GIVEN TEXT:
Wednesday's release of the WHO, UNICEF and the World Bank joint report on childhood vaccines highlighted gains in recent global vaccination campaigns and also found that nearly 24 million infants worldwide don't get the recommended first-year vaccination. The following news outlets examined the challenges associated with the expansion of global immunization campaigns to reach this population:
"The Global Immunization Vision and Strategy (GIVS), co-sponsored by WHO and UNICEF, estimates that by vaccinating 90 percent of the world's children against 14 illnesses for which there are vaccines (diphtheria, pertussis, tetanus, measles, polio, tuberculosis, hepatitis B, Hib disease, rubella, meningococcal disease, pneumococcal disease, rotavirus, and, where applicable, Japanese encephalitis and yellow fever), … two million child deaths could be prevented," Scientific American reports.
"[S]aving lives does not come cheaply," Scientific American writes, noting the increased per-child costs of immunizations," from "a few dollars on average" in the 1980s to today's cost of $18. "To meet the GIVS target, that figure would increase to $30, due to the sheer number of vaccines required and the complexity of newer formulas. Such per-child costs may not sound like much in today's expensive U.S. health care market, but for many developing countries, that is more than 10 percent of annual per capita income," the magazine writes. "Much of the tab is picked up by governments, although international aid organizations, such as UNICEF, are currently buying more than half of the vaccines that go to children."

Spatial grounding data
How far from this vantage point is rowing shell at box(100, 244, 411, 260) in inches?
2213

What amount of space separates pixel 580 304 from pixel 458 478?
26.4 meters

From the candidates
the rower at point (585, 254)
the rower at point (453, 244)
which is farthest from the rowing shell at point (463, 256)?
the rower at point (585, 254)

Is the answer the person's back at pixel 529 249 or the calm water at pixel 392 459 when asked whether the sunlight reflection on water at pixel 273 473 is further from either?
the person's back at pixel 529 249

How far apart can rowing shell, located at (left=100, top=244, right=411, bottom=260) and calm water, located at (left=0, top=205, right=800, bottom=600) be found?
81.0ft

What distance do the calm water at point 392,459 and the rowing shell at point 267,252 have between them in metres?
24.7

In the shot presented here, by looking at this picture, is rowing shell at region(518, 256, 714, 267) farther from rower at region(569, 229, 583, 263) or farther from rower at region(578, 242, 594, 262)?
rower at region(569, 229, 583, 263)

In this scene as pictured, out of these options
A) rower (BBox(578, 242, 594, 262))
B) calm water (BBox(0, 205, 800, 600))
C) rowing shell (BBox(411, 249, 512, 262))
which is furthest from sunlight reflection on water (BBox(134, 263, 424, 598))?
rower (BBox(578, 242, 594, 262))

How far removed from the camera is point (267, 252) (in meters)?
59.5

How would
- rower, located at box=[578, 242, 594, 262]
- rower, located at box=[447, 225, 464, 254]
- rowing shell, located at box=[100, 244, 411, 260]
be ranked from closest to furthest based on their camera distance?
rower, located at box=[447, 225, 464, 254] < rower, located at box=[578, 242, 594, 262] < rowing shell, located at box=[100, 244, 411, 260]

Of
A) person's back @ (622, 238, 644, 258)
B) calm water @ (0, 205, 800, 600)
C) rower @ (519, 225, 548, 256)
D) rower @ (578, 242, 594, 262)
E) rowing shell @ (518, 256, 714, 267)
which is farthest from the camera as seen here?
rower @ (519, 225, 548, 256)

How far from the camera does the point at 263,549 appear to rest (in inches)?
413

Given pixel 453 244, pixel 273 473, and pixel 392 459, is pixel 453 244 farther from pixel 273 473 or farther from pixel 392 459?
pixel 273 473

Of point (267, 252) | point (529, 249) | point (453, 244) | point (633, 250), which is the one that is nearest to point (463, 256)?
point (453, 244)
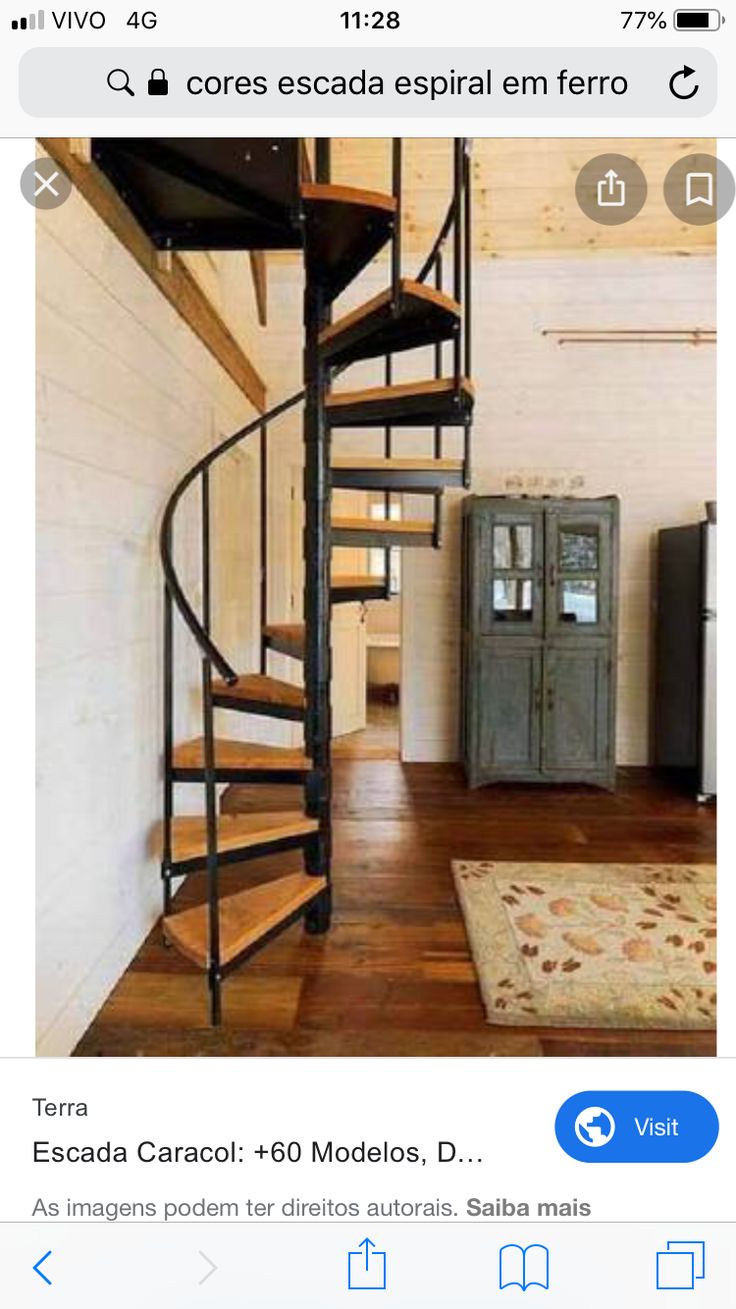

PROBLEMS TO SOLVE:
1. According to the text on global childhood vaccination, what does immunizing one child cost today?
2. Continue the text on global childhood vaccination campaigns from its last sentence.

PER-TASK ANSWERS:
1. $18

2.
"The substantial costs" of vaccination campaigns "can be recouped in the long run by savings on subsequent reduced medical treatment for the illnesses. The cost of vaccinating against smallpox across the globe between 1967 and 1977 cost about $100 million. The eradication of the disease, however, has saved an estimated $1.3 billion a year since then, according to the report."
The article includes information on other vaccine-related issues, including how the growth of the vaccine industry had previously led to more competition, driving vaccine prices down (Harmon, 10/21).
In related news, Inter Press Service examines how efforts that previously helped drive down costs of vaccines for developing countries have since "evaporated," as documented in the joint report. "Manufacturers used to sell their drugs at a lower price to developing countries because they could get a higher price from industrialised countries but industrialised and developing countries no longer use the same vaccines; manufacturers no longer maintain excess production capacity; and competition among suppliers has decreased," the news service writes.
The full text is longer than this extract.